Você sabe qual foi o primeiro caminhão produzido no Brasil? E quando? Nesta nova série HISTÓRIAS DE CAMINHONEIRO, em homenagem ao Dia Estadual do Caminhoneiro, 30 de junho, e ao Dia do Motorista e Dia de São Cristóvão, 25 de julho, vamos contar episódios interessantes da jornada dos caminhoneiros no Brasil, mostrando a participação fundamental deles para o desenvolvimento do país. Mas temos que começar pelo começo. Então, qual foi o primeiro caminhão nacional? Você pode não saber exatamente o modelo, o nome, mas com certeza o conhece ou já viu a imagem dele em algum lugar. O primeiro caminhão fabricado no país foi Mercedes-Benz L-312, o famoso Torpedo, que saiu da linha de montagem em São Bernardo do Campo (SP) no dia 28 de setembro de 1956.

O Torpedo foi “feito no país a partir de componentes majoritariamente prensados, fundidos, forjados e injetados bem aqui, em solo brasileiro. Também era o primeiro a seguir os requisitos de nacionalização do governo federal, que exigia ao final de 1956 no mínimo 35% em peso do veículo, progredindo para 90% quatro anos mais tarde.”, conforme artigo do Planeta Caminhão.

 

L-312 da Mercedes-Benz: primeiro caminhão produzido no no Brasil.

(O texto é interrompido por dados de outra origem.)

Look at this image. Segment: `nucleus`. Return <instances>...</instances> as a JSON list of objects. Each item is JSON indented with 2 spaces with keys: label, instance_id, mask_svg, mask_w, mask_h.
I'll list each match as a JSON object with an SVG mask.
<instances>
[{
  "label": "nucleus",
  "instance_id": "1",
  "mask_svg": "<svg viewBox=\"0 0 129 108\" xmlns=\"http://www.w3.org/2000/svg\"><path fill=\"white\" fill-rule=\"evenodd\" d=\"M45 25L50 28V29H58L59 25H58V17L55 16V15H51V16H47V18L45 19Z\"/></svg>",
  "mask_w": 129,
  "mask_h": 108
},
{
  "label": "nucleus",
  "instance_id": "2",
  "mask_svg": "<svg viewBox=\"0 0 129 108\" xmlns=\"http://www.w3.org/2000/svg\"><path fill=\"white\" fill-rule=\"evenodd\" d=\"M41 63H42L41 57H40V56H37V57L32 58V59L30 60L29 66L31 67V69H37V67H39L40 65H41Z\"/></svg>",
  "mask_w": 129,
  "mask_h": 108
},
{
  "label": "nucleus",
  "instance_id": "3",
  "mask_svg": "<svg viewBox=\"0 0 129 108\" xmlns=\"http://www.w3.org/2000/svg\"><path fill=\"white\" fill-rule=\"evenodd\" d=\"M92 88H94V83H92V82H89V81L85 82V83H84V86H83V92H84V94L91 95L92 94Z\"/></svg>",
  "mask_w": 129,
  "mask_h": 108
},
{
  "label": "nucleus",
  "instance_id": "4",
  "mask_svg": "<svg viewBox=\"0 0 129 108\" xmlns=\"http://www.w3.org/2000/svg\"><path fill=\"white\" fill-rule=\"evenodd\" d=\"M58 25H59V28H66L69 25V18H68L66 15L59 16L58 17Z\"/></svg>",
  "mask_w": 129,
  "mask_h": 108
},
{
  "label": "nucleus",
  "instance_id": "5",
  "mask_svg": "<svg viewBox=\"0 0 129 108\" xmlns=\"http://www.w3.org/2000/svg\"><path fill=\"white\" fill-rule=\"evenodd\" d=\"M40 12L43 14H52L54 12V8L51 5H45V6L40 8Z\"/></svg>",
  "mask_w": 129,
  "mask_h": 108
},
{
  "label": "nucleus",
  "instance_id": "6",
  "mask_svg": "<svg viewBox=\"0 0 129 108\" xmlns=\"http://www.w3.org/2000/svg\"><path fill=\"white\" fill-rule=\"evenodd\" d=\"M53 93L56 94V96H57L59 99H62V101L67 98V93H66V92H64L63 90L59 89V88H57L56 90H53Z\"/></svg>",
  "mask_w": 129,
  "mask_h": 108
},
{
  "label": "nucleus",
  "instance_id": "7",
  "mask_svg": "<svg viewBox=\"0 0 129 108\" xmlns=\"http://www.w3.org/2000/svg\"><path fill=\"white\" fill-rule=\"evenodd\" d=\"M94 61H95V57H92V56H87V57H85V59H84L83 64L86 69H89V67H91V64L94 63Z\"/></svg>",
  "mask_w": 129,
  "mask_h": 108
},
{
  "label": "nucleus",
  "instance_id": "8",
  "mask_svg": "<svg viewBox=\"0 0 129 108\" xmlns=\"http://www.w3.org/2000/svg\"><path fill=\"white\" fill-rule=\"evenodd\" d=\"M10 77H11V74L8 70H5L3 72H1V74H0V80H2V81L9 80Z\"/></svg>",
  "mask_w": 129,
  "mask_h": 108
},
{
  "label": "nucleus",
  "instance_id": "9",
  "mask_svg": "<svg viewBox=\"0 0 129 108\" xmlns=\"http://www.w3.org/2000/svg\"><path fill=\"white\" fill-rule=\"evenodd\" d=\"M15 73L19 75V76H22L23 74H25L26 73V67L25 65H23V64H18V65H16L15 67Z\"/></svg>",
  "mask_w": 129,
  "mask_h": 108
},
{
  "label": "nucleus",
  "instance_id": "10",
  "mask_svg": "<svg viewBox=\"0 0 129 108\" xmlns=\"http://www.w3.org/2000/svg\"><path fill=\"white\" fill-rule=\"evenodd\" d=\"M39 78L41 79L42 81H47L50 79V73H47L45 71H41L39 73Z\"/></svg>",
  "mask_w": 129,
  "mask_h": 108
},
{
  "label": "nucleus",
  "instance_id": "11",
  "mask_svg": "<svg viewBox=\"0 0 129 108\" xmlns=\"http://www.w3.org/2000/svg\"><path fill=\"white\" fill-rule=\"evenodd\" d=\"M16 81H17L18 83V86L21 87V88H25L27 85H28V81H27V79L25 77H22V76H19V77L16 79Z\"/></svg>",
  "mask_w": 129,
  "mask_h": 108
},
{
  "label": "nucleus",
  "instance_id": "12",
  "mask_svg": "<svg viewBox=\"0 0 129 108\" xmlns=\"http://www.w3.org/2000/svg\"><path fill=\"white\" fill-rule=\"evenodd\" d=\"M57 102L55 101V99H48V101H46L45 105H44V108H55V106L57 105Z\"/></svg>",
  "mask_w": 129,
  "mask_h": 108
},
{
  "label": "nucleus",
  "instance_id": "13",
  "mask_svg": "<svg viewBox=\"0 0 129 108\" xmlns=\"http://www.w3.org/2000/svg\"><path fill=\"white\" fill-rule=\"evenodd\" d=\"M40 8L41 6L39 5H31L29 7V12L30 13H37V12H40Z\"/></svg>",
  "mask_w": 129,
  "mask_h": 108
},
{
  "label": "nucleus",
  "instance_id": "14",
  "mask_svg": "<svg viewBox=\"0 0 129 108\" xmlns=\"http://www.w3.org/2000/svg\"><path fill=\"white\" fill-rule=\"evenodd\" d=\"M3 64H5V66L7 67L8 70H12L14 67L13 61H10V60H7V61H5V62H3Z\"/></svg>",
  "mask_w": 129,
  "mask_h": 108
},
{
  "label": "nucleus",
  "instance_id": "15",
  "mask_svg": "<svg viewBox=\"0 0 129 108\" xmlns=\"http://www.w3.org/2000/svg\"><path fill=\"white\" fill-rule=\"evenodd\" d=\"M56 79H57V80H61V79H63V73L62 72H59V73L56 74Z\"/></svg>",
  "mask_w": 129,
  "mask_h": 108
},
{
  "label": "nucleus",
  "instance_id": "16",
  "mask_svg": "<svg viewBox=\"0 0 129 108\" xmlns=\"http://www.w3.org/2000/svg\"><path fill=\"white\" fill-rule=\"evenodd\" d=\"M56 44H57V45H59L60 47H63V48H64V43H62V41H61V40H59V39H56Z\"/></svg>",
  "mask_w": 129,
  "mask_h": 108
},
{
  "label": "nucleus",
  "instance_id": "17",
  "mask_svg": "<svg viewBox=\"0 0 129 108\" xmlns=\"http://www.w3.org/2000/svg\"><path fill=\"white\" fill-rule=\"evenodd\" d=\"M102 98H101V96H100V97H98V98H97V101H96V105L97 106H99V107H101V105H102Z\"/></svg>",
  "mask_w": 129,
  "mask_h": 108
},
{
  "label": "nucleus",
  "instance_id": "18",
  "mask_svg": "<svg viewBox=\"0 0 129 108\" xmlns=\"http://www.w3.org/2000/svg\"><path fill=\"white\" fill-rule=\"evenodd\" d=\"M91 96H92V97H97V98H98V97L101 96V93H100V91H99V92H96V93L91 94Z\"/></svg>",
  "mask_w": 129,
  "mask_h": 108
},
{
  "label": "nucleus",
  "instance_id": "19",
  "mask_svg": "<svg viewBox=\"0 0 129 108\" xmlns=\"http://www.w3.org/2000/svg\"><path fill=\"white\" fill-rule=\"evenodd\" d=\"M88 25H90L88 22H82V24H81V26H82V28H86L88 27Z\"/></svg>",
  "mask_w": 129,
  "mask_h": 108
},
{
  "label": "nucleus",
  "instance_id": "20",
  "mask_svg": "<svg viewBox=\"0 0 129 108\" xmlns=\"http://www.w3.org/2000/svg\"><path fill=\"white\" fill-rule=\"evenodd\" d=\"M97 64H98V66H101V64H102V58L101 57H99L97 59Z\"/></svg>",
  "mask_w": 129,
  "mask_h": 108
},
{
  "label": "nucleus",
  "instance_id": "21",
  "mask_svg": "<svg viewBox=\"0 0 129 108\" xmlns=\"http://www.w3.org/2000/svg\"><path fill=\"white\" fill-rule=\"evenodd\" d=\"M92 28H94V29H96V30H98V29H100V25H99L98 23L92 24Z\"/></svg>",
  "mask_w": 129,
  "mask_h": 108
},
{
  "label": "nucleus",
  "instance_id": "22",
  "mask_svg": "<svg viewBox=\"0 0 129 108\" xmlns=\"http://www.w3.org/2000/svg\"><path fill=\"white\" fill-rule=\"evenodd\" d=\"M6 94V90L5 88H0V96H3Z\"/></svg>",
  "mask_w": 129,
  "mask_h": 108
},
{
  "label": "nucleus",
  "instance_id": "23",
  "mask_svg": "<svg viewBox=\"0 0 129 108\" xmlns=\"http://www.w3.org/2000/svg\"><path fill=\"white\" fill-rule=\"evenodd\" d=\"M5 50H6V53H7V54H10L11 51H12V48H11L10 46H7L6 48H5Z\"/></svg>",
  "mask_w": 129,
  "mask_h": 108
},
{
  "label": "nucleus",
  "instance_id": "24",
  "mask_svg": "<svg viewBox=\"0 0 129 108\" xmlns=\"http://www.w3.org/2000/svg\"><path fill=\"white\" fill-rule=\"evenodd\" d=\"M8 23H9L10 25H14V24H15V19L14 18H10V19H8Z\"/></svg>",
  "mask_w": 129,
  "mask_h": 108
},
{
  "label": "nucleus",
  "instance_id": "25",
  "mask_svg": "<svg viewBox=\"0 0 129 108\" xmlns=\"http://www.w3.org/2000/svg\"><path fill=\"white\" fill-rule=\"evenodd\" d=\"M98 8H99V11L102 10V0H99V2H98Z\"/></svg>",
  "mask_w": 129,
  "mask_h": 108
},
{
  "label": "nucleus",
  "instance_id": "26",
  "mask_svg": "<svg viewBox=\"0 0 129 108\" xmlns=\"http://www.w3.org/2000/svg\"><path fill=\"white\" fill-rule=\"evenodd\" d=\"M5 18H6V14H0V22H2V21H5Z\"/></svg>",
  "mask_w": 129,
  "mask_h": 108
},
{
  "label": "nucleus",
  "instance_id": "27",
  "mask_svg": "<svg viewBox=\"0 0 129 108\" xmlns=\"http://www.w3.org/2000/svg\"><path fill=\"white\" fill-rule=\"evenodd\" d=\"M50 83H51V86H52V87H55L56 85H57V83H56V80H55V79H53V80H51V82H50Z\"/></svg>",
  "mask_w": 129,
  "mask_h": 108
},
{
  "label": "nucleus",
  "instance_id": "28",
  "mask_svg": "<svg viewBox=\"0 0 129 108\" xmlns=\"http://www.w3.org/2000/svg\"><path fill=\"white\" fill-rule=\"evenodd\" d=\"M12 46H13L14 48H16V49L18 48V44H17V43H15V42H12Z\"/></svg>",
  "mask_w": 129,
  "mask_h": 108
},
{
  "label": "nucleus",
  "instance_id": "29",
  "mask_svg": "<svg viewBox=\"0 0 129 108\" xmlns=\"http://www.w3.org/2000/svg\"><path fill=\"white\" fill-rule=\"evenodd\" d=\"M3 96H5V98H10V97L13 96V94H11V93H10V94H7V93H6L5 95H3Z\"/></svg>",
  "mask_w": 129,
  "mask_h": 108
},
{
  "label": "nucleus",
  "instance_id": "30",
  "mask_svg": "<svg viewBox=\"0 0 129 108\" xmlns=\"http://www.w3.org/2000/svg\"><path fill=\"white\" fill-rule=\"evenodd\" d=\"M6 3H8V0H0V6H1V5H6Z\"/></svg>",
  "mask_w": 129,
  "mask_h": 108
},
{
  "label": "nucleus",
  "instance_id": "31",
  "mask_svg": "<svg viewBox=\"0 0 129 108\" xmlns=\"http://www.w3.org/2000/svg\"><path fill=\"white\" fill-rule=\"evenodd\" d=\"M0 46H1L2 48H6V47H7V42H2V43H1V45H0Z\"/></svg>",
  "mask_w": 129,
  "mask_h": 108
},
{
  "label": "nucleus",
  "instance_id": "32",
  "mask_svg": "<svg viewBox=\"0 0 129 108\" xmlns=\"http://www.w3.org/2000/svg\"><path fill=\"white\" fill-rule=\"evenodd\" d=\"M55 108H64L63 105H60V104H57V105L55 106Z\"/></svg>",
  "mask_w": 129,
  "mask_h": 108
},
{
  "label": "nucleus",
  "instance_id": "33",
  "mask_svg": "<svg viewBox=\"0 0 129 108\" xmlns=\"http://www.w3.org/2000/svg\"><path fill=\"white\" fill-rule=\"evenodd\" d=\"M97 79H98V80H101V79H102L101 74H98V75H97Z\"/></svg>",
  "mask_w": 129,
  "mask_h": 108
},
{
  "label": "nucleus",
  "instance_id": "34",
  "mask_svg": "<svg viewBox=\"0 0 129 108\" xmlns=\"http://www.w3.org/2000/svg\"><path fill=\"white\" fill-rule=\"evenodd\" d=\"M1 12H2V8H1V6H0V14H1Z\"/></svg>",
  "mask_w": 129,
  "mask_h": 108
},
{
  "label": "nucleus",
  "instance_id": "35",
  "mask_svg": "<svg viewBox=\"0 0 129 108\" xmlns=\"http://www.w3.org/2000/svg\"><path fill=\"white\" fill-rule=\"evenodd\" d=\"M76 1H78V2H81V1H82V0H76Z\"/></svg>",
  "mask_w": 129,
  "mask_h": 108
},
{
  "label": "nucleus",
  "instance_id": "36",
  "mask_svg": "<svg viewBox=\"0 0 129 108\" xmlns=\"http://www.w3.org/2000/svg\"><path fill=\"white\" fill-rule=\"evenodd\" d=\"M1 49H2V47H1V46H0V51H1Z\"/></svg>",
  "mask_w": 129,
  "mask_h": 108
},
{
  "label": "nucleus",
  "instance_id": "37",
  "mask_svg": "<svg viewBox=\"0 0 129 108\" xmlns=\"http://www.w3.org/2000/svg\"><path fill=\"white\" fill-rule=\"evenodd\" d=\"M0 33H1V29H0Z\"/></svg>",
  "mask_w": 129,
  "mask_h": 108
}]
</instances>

L-312: O caminhão que deu início à saga da Mercedes-Benz no Brasil.

 

 

 

 

 

 

 

 

 

 

 

 

 

 

 

 

 

 

 

 

 

 

 

 

 

 

 

 

 

E antes?

Mas o Mercedes-Benz L-312 não foi o marco zero do caminhão no Brasil. Ele foi o primeiro caminhão majoritariamente nacional, mas antes houve produção com uma parte nacional e outra não.

O  Planeta Caminhão conta que, “depois do término da Segunda Guerra Mundial, jaziam jogadas às moscas as mega instalações da Fábrica Nacional de Motores, mais conhecida por FNM, prontinhas para produzir motores radiais aeronáuticos. Naquela altura havia milhares de motores sobrando por toda a parte, como excedente de guerra. Era preciso achar uma alternativa para que a estatal não fechasse as portas de vez. Na segunda metade dos anos 40, era enorme a carência de caminhões, após os anos de vacas magras da guerra, nos quais a produção automotiva civil foi simplesmente suspensa. Foi daí que surgiu a idéia de produzir um caminhão de 7,5 toneladas de capacidade, sob licença da italiana Isotta Fraschinni. O modelo D-7300 da FêNêMê viu a luz do dia em 1949, impulsionado por um 6 cilindros diesel de 7,3 litros e 100 cv. Diziam que tinha cerca de 1/3 das peças produzidas no Brasil. O resto vinha de navio da terra da pastasciutta.”